The American Cable Association and its lawyers are having a busy year.
As part of the National Broadband Plan, the Federal Communications Commission (FCC) is considering changes to the Universal Service Fund (USF), to laws about set-top boxes and CableCARDs, and to programming retransmission – all topics near and dear to small cable operators.
But of all the issues the cable group is responding to right now, the biggest one is the proposed Comcast NBCU merger, said Matt Polka, president of the ACA. He said the merger brings into focus many key concerns that ACA members face.
"We just realistically don’t see that the merger would be denied," he said. So the ACA is encouraging lawmakers to include restrictions on the merged company to limit its potential anti-competitive power.
On April 21, the FCC will hold an open meeting in which USF reform, CableCARD security, and home gateway devices are on the agenda.
The ACA has championed low-capability digital terminal adapters (DTAs) as a way for small cable operators to avoid having to purchase expensive CableCARD set-top boxes. (For more, click here). And Polka has sent a letter to the FCC requesting it to approve a waiver on an HD-capable DTA.
But waivers for DTAs could become a moot point if network gateways emerge as a better choice than set-top boxes.
"Our members would prefer if there were a capable consumer device," said Polka. "They would have to keep less inventory on the shelf."
As for USF reform, the ACA is pleased with the changes the FCC has proposed in the National Broadband Plan.
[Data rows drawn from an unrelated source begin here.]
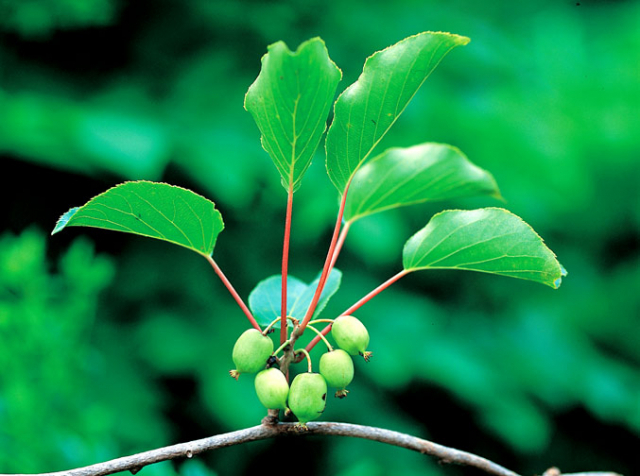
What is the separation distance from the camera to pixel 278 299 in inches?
25.3

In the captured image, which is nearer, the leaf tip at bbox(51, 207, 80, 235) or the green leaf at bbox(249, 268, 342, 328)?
the leaf tip at bbox(51, 207, 80, 235)

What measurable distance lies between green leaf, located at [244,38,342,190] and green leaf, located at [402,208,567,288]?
0.47 ft

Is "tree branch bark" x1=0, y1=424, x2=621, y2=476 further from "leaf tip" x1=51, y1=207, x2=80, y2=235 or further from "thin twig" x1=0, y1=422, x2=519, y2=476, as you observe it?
"leaf tip" x1=51, y1=207, x2=80, y2=235

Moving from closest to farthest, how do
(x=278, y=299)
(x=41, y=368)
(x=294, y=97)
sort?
(x=294, y=97)
(x=278, y=299)
(x=41, y=368)

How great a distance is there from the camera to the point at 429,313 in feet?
7.25

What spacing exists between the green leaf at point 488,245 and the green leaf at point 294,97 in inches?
5.6

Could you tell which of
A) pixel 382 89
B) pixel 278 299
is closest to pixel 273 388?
pixel 278 299

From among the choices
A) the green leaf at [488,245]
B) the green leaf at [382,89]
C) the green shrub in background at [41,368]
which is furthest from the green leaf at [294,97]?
the green shrub in background at [41,368]

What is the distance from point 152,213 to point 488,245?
0.99 feet

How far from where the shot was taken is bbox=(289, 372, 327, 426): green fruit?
1.59ft

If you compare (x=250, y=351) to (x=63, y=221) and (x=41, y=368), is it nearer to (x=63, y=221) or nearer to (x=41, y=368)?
(x=63, y=221)

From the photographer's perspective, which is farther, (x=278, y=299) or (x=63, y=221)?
(x=278, y=299)

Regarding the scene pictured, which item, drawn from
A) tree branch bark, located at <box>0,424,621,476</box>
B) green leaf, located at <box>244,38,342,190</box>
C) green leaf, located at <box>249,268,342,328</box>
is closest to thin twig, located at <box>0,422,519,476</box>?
tree branch bark, located at <box>0,424,621,476</box>

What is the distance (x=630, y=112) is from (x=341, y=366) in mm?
2491
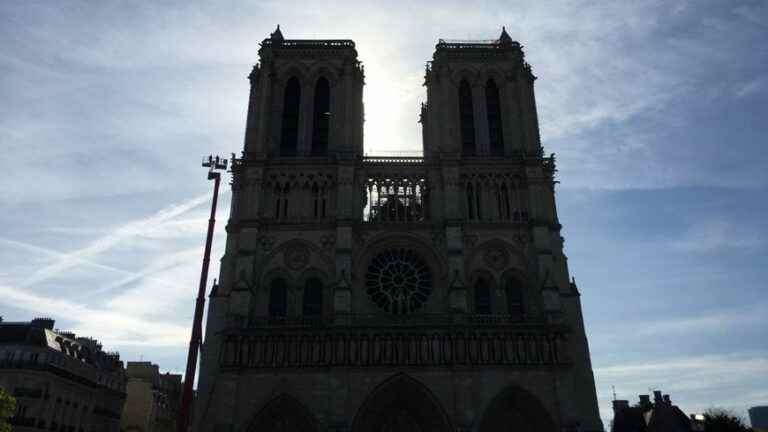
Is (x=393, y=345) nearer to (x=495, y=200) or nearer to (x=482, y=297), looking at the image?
(x=482, y=297)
Polka said the ACA wants the USF high-cost fund to be transitioned from a telecom fund to a broadband fund. "I think that’s in essence what the FCC wants to accomplish," he said. (For more, click here).
The ACA has been complaining for some time about ESPN’s push to get cable operators to charge their broadband customers for access to online sports at ESPN 360.
But that issue has paled compared to the retransmission fights between Cablevision and Scripps and Time Warner Cable and Fox.
Still, the ESPN 360 question is part of a sea change in how content will get distributed in the TV Everywhere future.
"Related to this is the Comcast NBCU merger," said Polka. "It cuts across a lot of the issues here – certainly online content and competition. What happens with Comcast NBCU could have a significant impact on what happens overall in the industry."